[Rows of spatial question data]
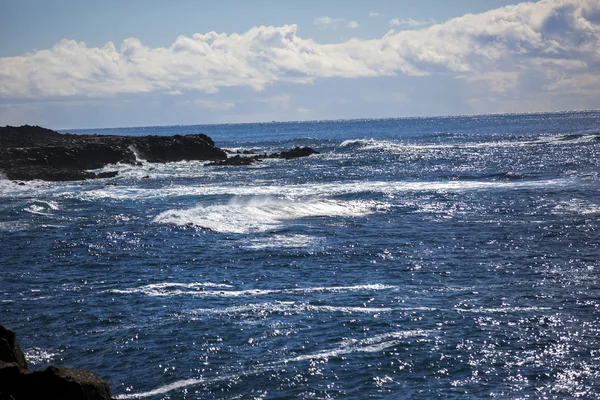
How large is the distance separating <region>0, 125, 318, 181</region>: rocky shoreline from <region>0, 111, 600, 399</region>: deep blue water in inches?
700

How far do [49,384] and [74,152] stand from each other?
66280mm

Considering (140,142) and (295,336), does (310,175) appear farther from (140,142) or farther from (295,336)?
(295,336)

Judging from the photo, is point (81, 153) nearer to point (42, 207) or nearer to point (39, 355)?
point (42, 207)

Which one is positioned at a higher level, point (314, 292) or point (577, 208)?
point (577, 208)

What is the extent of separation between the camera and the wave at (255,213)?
3691 cm

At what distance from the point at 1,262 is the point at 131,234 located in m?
7.35

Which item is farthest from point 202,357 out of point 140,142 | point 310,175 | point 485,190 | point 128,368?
point 140,142

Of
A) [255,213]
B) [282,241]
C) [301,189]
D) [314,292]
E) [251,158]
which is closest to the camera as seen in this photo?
[314,292]

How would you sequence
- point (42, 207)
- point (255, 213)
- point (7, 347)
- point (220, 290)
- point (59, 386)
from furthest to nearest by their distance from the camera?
point (42, 207) < point (255, 213) < point (220, 290) < point (7, 347) < point (59, 386)

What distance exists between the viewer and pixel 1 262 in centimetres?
2881

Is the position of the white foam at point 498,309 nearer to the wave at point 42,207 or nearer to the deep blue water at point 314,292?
the deep blue water at point 314,292

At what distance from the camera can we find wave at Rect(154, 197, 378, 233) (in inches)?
1453

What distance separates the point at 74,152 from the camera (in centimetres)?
7425

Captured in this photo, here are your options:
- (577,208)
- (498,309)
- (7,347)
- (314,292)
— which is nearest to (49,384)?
(7,347)
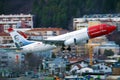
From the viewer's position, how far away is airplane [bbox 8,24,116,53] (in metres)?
41.7

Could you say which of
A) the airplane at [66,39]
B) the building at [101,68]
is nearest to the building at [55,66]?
the building at [101,68]

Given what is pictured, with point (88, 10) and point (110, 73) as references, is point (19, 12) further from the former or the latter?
point (110, 73)

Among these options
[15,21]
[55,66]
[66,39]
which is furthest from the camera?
[15,21]

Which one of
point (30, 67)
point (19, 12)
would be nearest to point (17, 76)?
point (30, 67)

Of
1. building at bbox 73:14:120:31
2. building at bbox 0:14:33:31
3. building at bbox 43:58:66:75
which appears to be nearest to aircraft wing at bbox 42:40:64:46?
building at bbox 43:58:66:75

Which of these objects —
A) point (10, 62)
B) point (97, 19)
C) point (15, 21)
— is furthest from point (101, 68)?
point (15, 21)

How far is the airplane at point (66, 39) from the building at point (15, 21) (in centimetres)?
3540

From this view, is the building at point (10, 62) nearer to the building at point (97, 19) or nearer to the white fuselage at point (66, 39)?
the white fuselage at point (66, 39)

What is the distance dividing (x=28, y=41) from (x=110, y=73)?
7.10 metres

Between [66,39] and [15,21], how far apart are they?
40625mm

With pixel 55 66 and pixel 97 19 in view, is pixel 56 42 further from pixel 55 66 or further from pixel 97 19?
pixel 97 19

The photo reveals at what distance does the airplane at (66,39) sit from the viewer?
41.7 meters

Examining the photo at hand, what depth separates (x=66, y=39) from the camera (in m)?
42.9

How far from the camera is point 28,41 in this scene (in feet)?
150
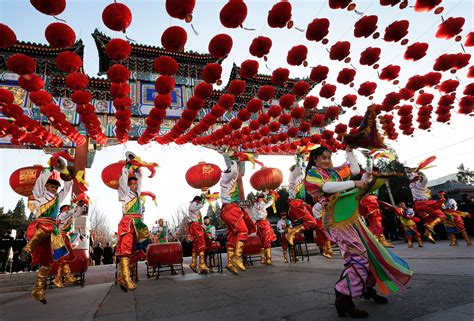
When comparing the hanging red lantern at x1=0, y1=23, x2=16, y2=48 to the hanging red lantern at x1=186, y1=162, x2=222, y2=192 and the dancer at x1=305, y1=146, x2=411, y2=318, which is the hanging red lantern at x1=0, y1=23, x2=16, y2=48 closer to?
the dancer at x1=305, y1=146, x2=411, y2=318

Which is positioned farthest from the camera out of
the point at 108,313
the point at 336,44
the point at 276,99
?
the point at 276,99

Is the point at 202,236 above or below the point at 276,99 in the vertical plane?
below

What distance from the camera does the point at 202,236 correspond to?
284 inches

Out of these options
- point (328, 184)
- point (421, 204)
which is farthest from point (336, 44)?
point (421, 204)

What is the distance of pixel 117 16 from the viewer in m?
3.97

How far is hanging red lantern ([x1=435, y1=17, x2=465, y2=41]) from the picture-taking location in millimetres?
4523

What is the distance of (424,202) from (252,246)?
5579mm

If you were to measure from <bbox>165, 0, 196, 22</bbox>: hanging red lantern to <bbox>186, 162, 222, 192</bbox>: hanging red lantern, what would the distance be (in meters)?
5.57

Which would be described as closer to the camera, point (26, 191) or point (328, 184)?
point (328, 184)

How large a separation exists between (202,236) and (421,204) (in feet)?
22.6

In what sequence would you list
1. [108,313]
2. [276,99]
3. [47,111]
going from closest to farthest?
[108,313], [47,111], [276,99]

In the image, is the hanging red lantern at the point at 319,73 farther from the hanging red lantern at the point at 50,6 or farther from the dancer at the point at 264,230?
the hanging red lantern at the point at 50,6

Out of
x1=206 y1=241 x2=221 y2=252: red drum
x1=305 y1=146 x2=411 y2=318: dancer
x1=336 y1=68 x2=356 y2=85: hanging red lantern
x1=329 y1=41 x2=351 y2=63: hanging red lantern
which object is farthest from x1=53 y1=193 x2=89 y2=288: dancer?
x1=336 y1=68 x2=356 y2=85: hanging red lantern

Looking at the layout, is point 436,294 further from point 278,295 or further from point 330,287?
point 278,295
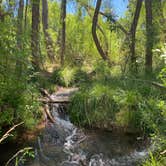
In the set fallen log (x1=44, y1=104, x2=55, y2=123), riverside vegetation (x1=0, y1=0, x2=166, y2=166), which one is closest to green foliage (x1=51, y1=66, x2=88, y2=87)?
riverside vegetation (x1=0, y1=0, x2=166, y2=166)

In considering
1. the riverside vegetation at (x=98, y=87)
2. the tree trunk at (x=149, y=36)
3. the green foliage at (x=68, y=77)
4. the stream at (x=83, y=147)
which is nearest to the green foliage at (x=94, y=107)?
the riverside vegetation at (x=98, y=87)

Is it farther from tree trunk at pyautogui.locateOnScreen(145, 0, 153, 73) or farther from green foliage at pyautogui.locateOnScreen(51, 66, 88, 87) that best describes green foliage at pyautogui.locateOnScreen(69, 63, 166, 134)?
tree trunk at pyautogui.locateOnScreen(145, 0, 153, 73)

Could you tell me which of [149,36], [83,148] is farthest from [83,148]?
[149,36]

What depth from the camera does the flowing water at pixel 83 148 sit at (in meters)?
6.37

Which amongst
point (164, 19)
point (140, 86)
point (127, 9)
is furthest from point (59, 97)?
point (127, 9)

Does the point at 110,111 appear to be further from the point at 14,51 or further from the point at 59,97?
the point at 14,51

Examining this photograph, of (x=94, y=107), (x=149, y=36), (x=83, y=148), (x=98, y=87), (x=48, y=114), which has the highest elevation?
(x=149, y=36)

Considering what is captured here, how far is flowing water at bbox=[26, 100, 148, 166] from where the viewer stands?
637 cm

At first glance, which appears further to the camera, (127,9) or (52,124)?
(127,9)

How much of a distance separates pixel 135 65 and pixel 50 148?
5.70 meters

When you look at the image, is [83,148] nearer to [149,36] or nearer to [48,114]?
[48,114]

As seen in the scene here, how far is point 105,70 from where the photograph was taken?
1180 cm

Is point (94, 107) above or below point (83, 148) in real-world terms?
above

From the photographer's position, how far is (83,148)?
23.0ft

_What needs to be done_
Rewrite the lines as a Markdown table with the columns No. and Line, starting with the line containing "Which is positioned" and going on through the line containing "[108,313], [47,111], [276,99]", both included. Number each line in order and leave out blank lines.

_The response_
| No. | Line |
|---|---|
| 1 | Which is positioned farthest from the camera out of |
| 2 | the point at 108,313 |
| 3 | the point at 336,44 |
| 4 | the point at 276,99 |
| 5 | ? |
| 6 | the point at 276,99 |
| 7 | Is the point at 202,236 above or below the point at 276,99 in the vertical plane? |
| 8 | below |
| 9 | What distance from the camera does the point at 202,236 correspond to? |
| 10 | 284 inches |
| 11 | Out of these options |
| 12 | - point (328, 184) |
| 13 | - point (421, 204) |
| 14 | which is farthest from point (336, 44)? |
| 15 | point (421, 204) |
| 16 | What is the distance of pixel 117 16 from the viewer in m? |
| 17 | 3.97 |
| 18 | How far is hanging red lantern ([x1=435, y1=17, x2=465, y2=41]) from the picture-taking location in millimetres? |
| 19 | 4523 |
| 20 | What is the distance of (424,202) from (252,246)? |
| 21 | 5579mm |
| 22 | If you were to measure from <bbox>165, 0, 196, 22</bbox>: hanging red lantern to <bbox>186, 162, 222, 192</bbox>: hanging red lantern, what would the distance be (in meters)? |
| 23 | 5.57 |
| 24 | Which would be described as closer to the camera, point (26, 191) or point (328, 184)? |
| 25 | point (328, 184) |
| 26 | How large a separation exists between (202,236) and (421,204) (in feet)? |
| 27 | 22.6 |
| 28 | In what sequence would you list |
| 29 | 1. [108,313] |
| 30 | 2. [276,99] |
| 31 | 3. [47,111] |
| 32 | going from closest to farthest? |
| 33 | [108,313], [47,111], [276,99] |